OK, back to the movie I watched last night… I tried to look for something unfamiliar and decided to check out KISS OF THE DRAGON starring Jet Li. It was shot mainly in Paris and thank God it was in English! Even the Chinese characters in the movie didn't speak in Mandarin, so that really made it less exhausting to understand. Hahahahaha. I think it’s the only movie I had seen Jet Li acting so cute even if it’s action film, and even if I found THE FORBIDDEN KINGDOM funnier because he was with Jacky Chan. I think it’s one of the old movies stored in my disk I dared not to touch yet because it was unpopular, I never expected I would love it. Actually, I loved and “liked” it at the same time…
The movie had no boring scene, could not blink for a second, just trying not to miss any of the fight scenes and Jet Li’s inexpressive face. His slight gesture really affected the mood of each scene because we wouldn’t really often see him doing drama in any of his many films. In the movie, his calm moves when fighting really stressed his character as a pro and the best among the league of reinforcers of his generation. What more could I say than “Two thumbs up!”.

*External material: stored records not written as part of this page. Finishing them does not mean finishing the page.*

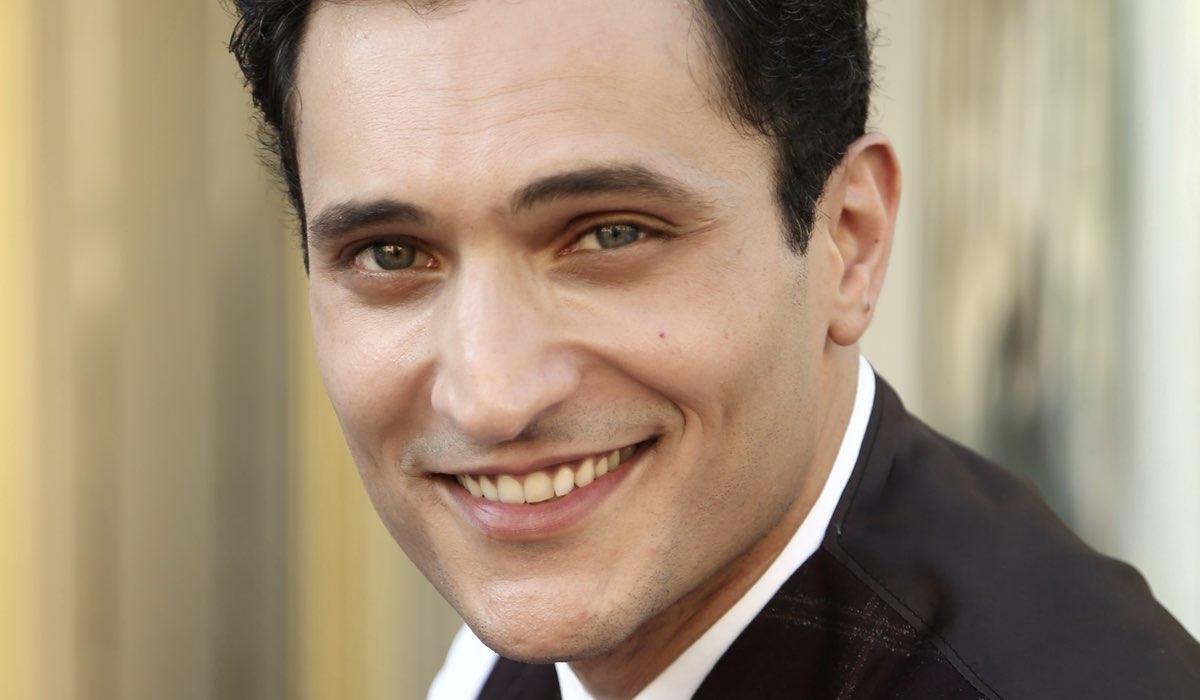 Alessandro Tersigni ne Il Paradiso Delle Signore interpreta Vittorio Conti, qui in un posato per la stagione 4. Credits: Rai
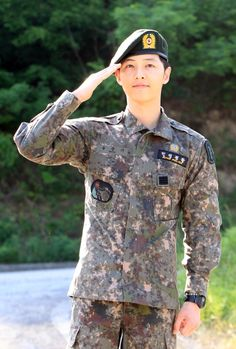 song joong ki officially discharged from the military Daejeon, Korean Actresses, Korean Actors, Korean Idols, Song Joong Ki Dots, Song Joong Ki Birthday, Soon Joong Ki, Decendants Of The Sun, Sun Song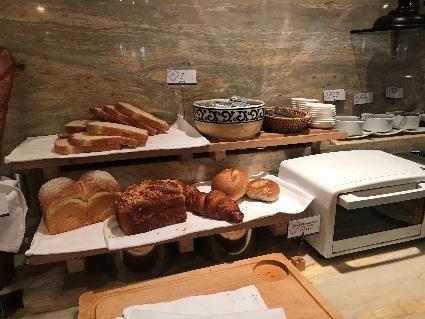リビエラホテル 朝食 パン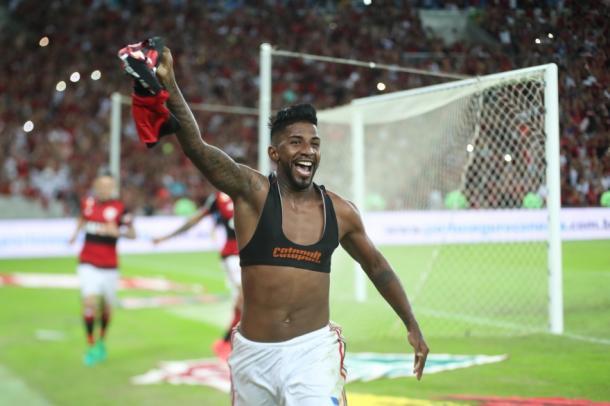 Rodinei marca e carimba título do Flamengo no Carioca (Foto:Gilvan de Souza/Flamengo)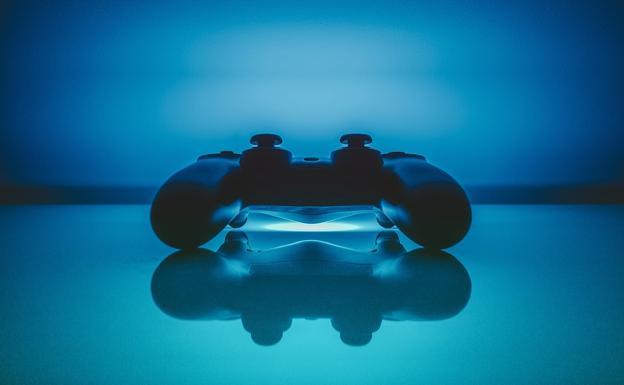 Un Dualshock, mando de PlayStation 4./SUR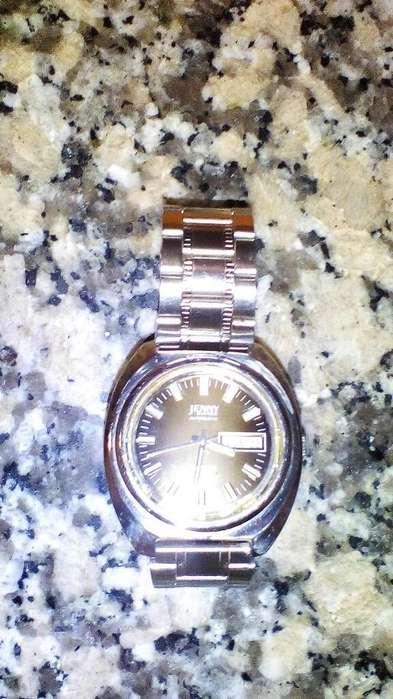 Vendo Reloj Jenny Suizo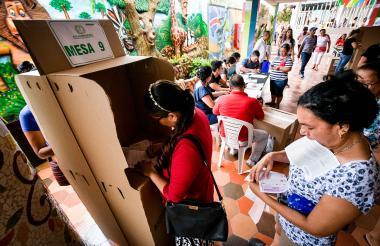 Durante la jornada de elecciones del pasado domingo en el colegio La Sagrada Sabiduría, en Soledad.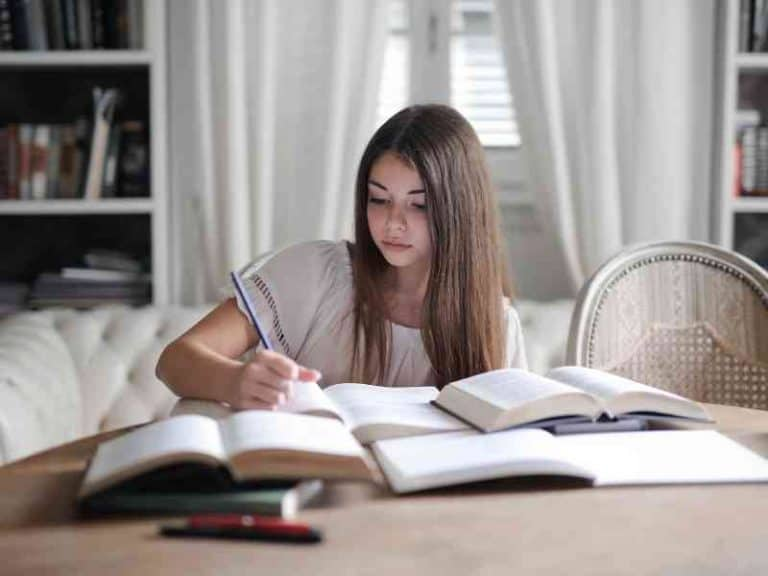 How to Be a Hardworking Student [20 Tips]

I long waited for the scene that would explain to me why it was titled KISS OF THE DRAGON. Guess why? I think you should have a little knowledge on acupuncture to be able to guess it without seeing the entire movie.
At this point, I am looking forward to seeing another Jet Li movie. Just the English version please!!!
Monday, February 9, 2009
what dreams are made of...
I walked my way to the supermarket yesterday afternoon with my favorite buddy, Purple. I asked him to accompany me because I would buy rice and detergent powder which I might hardly carry by myself. He suggested that we walk because it was almost the first day of Spring here in Xi'an. The air was fresh and wet, and the environment was like the Philippines' early July.

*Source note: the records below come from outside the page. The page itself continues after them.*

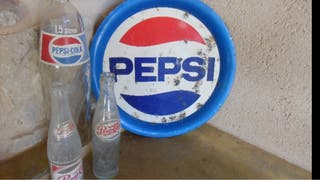 Botellas antiguas Pepsi y bandeja pepsi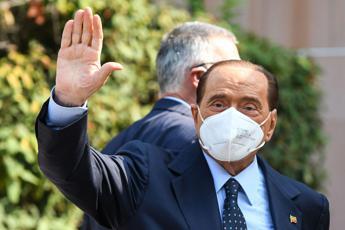Covid, Berlusconi ancora in isolamento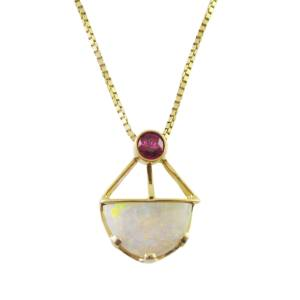 14k yellow gold with opal and ruby<span>0.40ct ruby</span>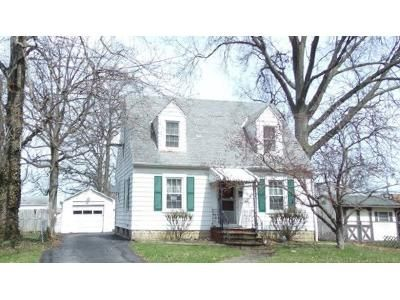 2 Bed 1 Bath Foreclosure Property in Elyria, OH 44035 - Clark St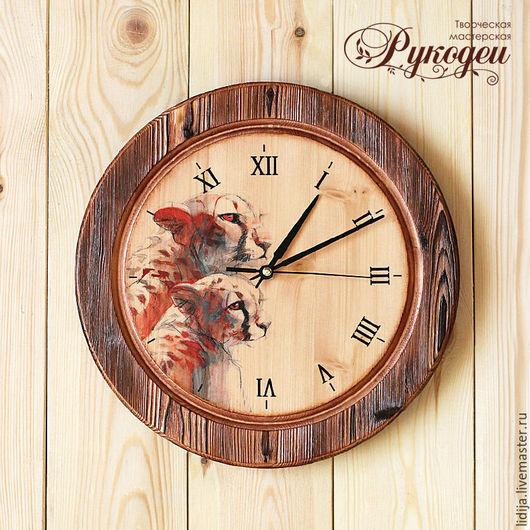 """Часы для дома ручной работы. Ярмарка Мастеров - ручная работа. Купить Часы настенные деревянные """"Леопарды"""". Handmade. Коричневый"""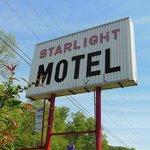 Starlight Motel Sign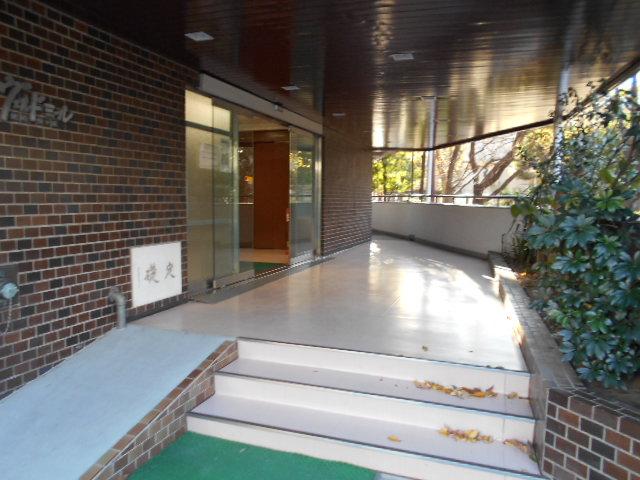 ヴェルドミール聖蹟桜ヶ丘 304号室のエントランス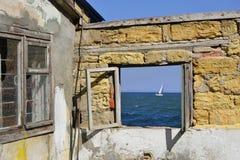 窗架有海视图 免版税图库摄影
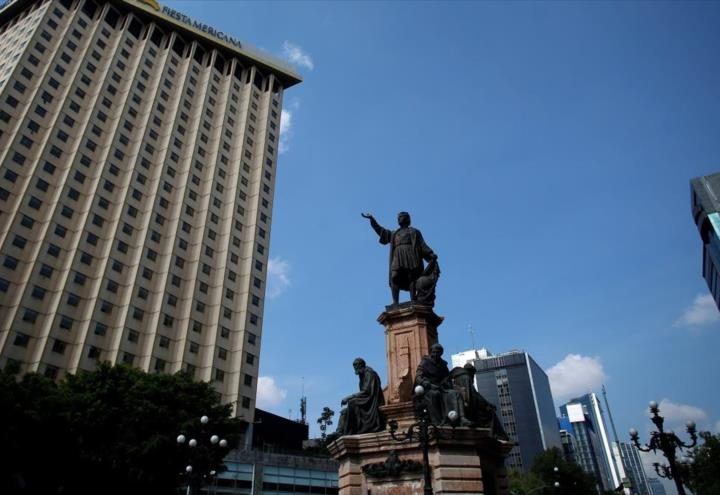 Estatua de mujer indígena sustituye a una de Colón en Ciudad de México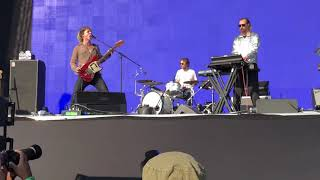 Pond - 30000 megatons - Corona capital 2018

I started to miss home. I missed staring out the window and watching the dark clouds and wet road. I missed guessing if it would rain more or not. I missed watching TV at home because I chose not to go to work so I could spend some time with my kids. I just wanted the feeling of them being around...

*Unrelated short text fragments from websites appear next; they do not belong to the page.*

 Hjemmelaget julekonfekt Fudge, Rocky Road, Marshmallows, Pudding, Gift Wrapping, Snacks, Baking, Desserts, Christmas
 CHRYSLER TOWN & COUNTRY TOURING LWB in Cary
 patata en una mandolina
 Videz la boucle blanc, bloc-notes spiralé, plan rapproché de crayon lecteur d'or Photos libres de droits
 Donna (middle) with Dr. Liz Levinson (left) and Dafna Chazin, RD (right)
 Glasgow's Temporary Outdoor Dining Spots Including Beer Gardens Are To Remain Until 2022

Purple noticed I was so silent while reminiscing. There's no point sharing, he wouldn't understand. So he opened up about how he felt about his work, his plans to move back to Sichuan and find a job in Chengdu. He doubted that he would not be able to fulfill his dream here in Xi'an. When I asked him how he would see his life 10 years from now, he said: "I want to be a big boss!"
I explained to him the positive and negative side of being a "boss". But it didn't move him at all. He said when someone gets out of the small village where he was born, he never returns. He thought his village was so poor, it could not offer him any future. He said he wanted to be successful and he would never find that success in his little hometown.
Then he started to ask me about my dreams...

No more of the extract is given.